In Philadelphia
Viral Hepatitis info for the City of Brotherly Love

  • Hepatitis B and C kill more Philadelphians than HIV.
  • Hepatitis affects Philadelphians of every age, race, gender, and sexual orientation.
  • Hepatitis is called "The Silent Killer" because there are usually no symptoms and it might be years after a person has developed hepatitis before they feel sick.
  • To prevent death and serious illness caused by hepatitis, Philadelphians should get tested and treated.

Yeah, yeah, yeah. But what I want to know is...

What Is Hepatitis?

Hepatitis is the inflammation, or swelling, of the liver. Hepatitis can be caused by toxins, alcohol, or an infection from a virus. When hepatitis is created by a virus, it is referred to as “viral hepatitis”.

What's Viral Hepatitis?

Viral hepatitis occurs when your liver becomes infected with a virus. There are six different hepatitis viruses (A, B, C, D, F, and G) and each one has a different way of entering your body and infecting your liver.

What Is So Important About My Liver?

The liver is the largest solid organ inside of your body and has many important jobs that your body relies on to properly work. Your liver cleans your blood, helps with digesting food, and helps the body store and use energy. So needless to say, your life depends on your liver.

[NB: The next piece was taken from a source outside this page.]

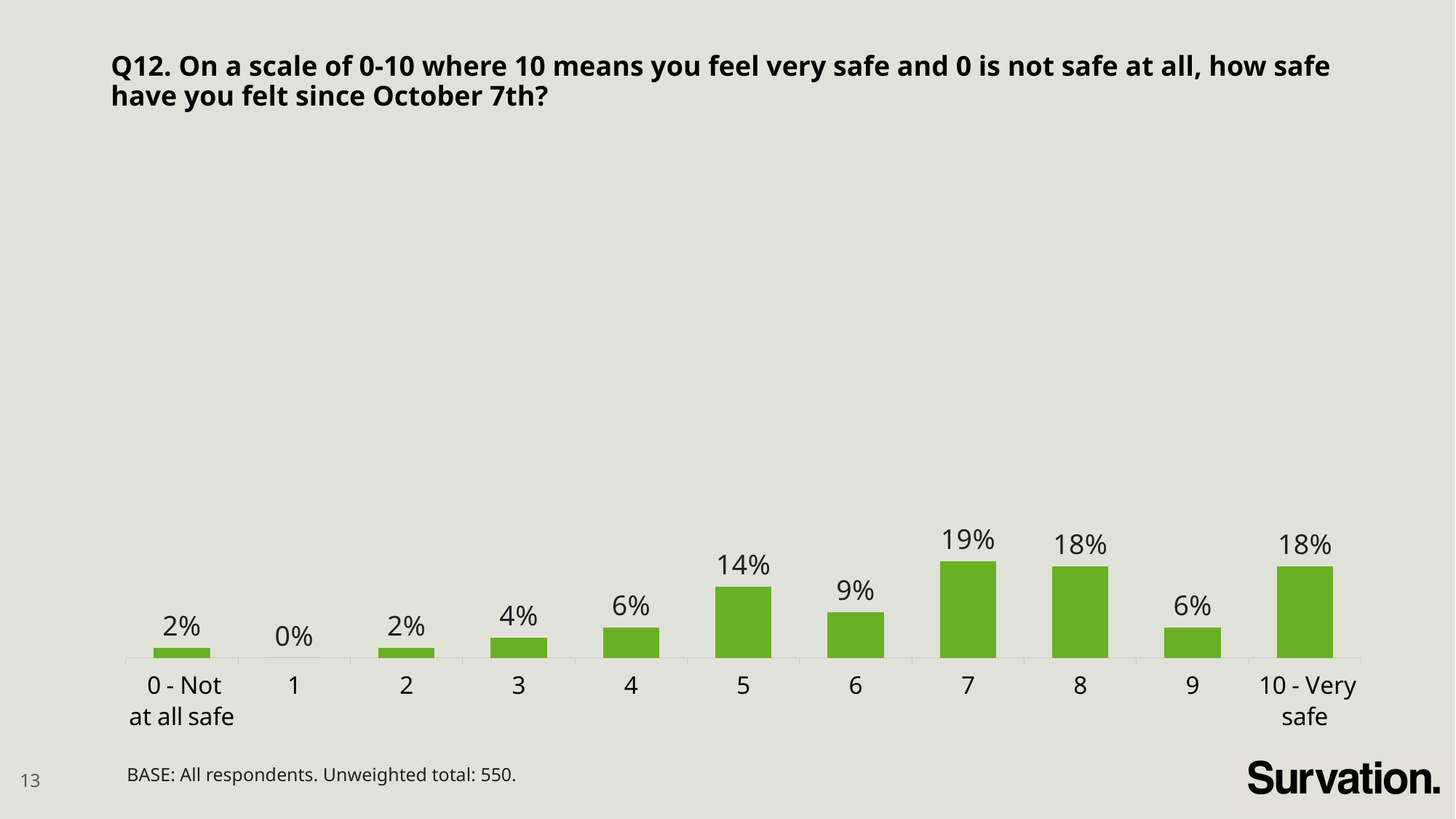
What is the combined percentage for ratings 8 and 9? 24% What kind of chart is shown on the slide? Bar chart What is the difference in percentage points between ratings 7 and 6? 10 How many rating categories are shown on the x axis? 11 What is the unweighted total of respondents stated in the base note? 550 What percentage of respondents gave a rating of 5? 14% What percentage of respondents chose '0 - Not at all safe'? 2% Which rating has the highest percentage of respondents? 7 What percentage of respondents gave a rating of 7? 19% What percentage of respondents chose '10 - Very safe'? 18% Which rating has the lowest percentage of respondents? 1 Which has a larger percentage of respondents, rating 5 or rating 9? 5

What Are The Most Common Types Of Viral Hepatitis?

The most common types of viral hepatitis are hepatitis B and hepatitis C. Hepatitis B and hepatitis C have different ways of entering the body but each of them can cause serious damage to your liver. If left untreated, both forms of hepatitis can eventually lead to cancer or death. Check out the pages for hepatitis B and hepatitis C to find out more about each of these diseases.

Want More Info?

Okay, I might have hepatitis, or know someone who might...

Where Can I Find Care?

Want to get tested for hepatitis? Lack insurance and need assistance? Are you a doctor with a Spanish speaking client who needs treatment? No matter your needs, we can help! Check out our Support + Care page to find hepatitis resources in your community that can give you the support you deserve.

What Should I Ask?

Getting the treatment you need can be tricky business. That is why we came up with a list of the top questions you should ask when you are either searching for hepatitis services or speaking with your healthcare provider. Make sure to print out the list and bring it with you so that you can take notes and be an informed and empowered patient.

I Want To Help Stop Hepatitis!

Then we want your help! Philadelphia has the ability to be a national leader in the fight against viral hepatitis and we want you to join the cause! From signing up for our newsletter to joining local coalition groups like HepCAP and Hep B United, there are many ways that you can become involved. Together we can stop the spread of these silent killers.

Wait. Who are you and why are you giving me all of this info?

We Are PDPH!

We are the Philadelphia Department of Public Health and everyday we are out fighting to eliminate the spread of viral hepatitis in our community. With you at our sides, along with local groups such as HepCAP and Hep B United, we hope to one day stop the spread of viral hepatitis.


HepCAP is a coalition of doctors, people living with hep C, community agencies, civil servants, and concerned Philadelphians. We are dedicated to improving hepatitis C support services in Philadelphia, and work together to develop projects that close the gaps in local hep C services.

We Are Hep B United!

Hep B United Philadelphia aims to raise awareness about the growing severity of hepatitis B and liver cancer in the U.S. We work to raise the public profile of hep B as an urgent health priority, increase testing and vaccinations, and improve access to care for at-risk populations.

We Are You!

By visiting this website, YOU are a hepatitis hero! We hope you will learn something here and pass the information to your friends, family, and neighbors. By getting informed, you are playing an important role in spreading information that will help put an end to viral hepatitis.